**TASK**
Output every line of the entries below as a numbered list, omitting the blank lines.

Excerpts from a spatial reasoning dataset
[start]

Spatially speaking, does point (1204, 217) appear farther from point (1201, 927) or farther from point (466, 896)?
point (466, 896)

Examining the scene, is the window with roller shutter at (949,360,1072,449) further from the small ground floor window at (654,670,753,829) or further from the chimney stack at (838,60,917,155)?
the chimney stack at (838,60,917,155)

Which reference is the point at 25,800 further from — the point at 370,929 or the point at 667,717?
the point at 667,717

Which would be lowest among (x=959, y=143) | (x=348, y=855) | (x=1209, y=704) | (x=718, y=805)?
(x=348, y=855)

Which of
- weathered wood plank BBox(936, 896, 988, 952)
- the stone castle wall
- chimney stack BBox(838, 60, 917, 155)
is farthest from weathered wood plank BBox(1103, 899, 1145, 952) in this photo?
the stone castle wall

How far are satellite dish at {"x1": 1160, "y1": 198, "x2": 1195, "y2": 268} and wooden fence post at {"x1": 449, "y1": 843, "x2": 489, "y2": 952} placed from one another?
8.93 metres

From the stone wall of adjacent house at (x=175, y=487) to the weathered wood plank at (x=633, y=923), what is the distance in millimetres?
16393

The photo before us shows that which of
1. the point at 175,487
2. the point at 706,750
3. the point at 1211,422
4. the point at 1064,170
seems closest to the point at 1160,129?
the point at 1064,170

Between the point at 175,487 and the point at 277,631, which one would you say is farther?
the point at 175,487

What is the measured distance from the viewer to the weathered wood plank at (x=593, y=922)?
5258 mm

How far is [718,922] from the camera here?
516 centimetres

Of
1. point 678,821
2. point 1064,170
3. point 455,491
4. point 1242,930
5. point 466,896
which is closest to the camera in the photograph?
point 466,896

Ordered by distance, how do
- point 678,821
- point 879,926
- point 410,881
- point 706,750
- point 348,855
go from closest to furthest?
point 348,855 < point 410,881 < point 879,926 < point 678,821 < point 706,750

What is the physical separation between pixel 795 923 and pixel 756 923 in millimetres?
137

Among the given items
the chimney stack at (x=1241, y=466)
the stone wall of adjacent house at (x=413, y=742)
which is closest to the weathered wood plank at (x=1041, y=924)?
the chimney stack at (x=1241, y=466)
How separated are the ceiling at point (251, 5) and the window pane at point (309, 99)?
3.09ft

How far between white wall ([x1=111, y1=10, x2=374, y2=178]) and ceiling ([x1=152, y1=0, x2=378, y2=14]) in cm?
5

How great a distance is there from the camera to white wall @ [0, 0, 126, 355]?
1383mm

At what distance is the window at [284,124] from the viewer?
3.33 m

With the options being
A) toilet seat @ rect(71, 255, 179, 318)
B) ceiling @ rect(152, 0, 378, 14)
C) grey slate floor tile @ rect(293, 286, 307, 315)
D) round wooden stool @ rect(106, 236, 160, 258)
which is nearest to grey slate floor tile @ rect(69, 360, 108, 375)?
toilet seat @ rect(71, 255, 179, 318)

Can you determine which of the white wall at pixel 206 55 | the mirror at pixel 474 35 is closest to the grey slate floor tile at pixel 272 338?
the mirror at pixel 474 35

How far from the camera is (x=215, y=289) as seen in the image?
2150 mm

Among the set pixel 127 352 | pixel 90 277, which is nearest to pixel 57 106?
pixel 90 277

[end]

**FULL SOLUTION**
1. Spatially speaking, does point (1204, 217) appear farther from point (1201, 927) or farther from point (466, 896)?
2. point (466, 896)
3. Examining the scene, is the window with roller shutter at (949,360,1072,449) further from the small ground floor window at (654,670,753,829) or further from the chimney stack at (838,60,917,155)?
4. the chimney stack at (838,60,917,155)
5. Which reference is the point at 25,800 further from — the point at 370,929 or the point at 667,717?
6. the point at 667,717
7. Which would be lowest among (x=959, y=143) | (x=348, y=855) | (x=1209, y=704) | (x=718, y=805)?
8. (x=348, y=855)
9. Which of
10. - weathered wood plank BBox(936, 896, 988, 952)
11. - the stone castle wall
12. - chimney stack BBox(838, 60, 917, 155)
13. is farthest from weathered wood plank BBox(1103, 899, 1145, 952) in this photo?
14. the stone castle wall
15. How far are satellite dish at {"x1": 1160, "y1": 198, "x2": 1195, "y2": 268} and wooden fence post at {"x1": 449, "y1": 843, "x2": 489, "y2": 952} placed from one another?
16. 8.93 metres
17. From the stone wall of adjacent house at (x=175, y=487) to the weathered wood plank at (x=633, y=923), what is the distance in millimetres?
18. 16393
19. The photo before us shows that which of
20. 1. the point at 175,487
21. 2. the point at 706,750
22. 3. the point at 1211,422
23. 4. the point at 1064,170
24. seems closest to the point at 1160,129?
25. the point at 1064,170
26. Between the point at 175,487 and the point at 277,631, which one would you say is farther?
27. the point at 175,487
28. What is the measured distance from the viewer to the weathered wood plank at (x=593, y=922)?
29. 5258 mm
30. How far is [718,922] from the camera here?
31. 516 centimetres
32. Of
33. 1. point 678,821
34. 2. point 1064,170
35. 3. point 455,491
36. 4. point 1242,930
37. 5. point 466,896
38. which is closest to the camera in the photograph?
39. point 466,896
40. Ordered by distance, how do
41. - point 678,821
42. - point 879,926
43. - point 410,881
44. - point 706,750
45. - point 348,855
46. go from closest to furthest?
47. point 348,855 < point 410,881 < point 879,926 < point 678,821 < point 706,750
48. What is the physical separation between pixel 795 923 and pixel 756 923 in millimetres?
49. 137
50. Among the given items
51. the chimney stack at (x=1241, y=466)
52. the stone wall of adjacent house at (x=413, y=742)
53. which is closest to the weathered wood plank at (x=1041, y=924)?
54. the chimney stack at (x=1241, y=466)
55. How separated are the ceiling at point (251, 5) and the window pane at point (309, 99)?
56. 3.09ft
57. How far between white wall ([x1=111, y1=10, x2=374, y2=178]) and ceiling ([x1=152, y1=0, x2=378, y2=14]) in cm?
58. 5
59. How great a distance is there from the camera to white wall @ [0, 0, 126, 355]?
60. 1383mm
61. At what distance is the window at [284,124] from the viewer?
62. 3.33 m
63. With the options being
64. A) toilet seat @ rect(71, 255, 179, 318)
65. B) ceiling @ rect(152, 0, 378, 14)
66. C) grey slate floor tile @ rect(293, 286, 307, 315)
67. D) round wooden stool @ rect(106, 236, 160, 258)
68. which is nearest to grey slate floor tile @ rect(69, 360, 108, 375)?
69. toilet seat @ rect(71, 255, 179, 318)
70. Can you determine which of the white wall at pixel 206 55 | the mirror at pixel 474 35 is closest to the grey slate floor tile at pixel 272 338?
71. the mirror at pixel 474 35
72. How far from the camera is (x=215, y=289) as seen in the image?
73. 2150 mm
74. Among the set pixel 127 352 | pixel 90 277, which is nearest to pixel 57 106?
75. pixel 90 277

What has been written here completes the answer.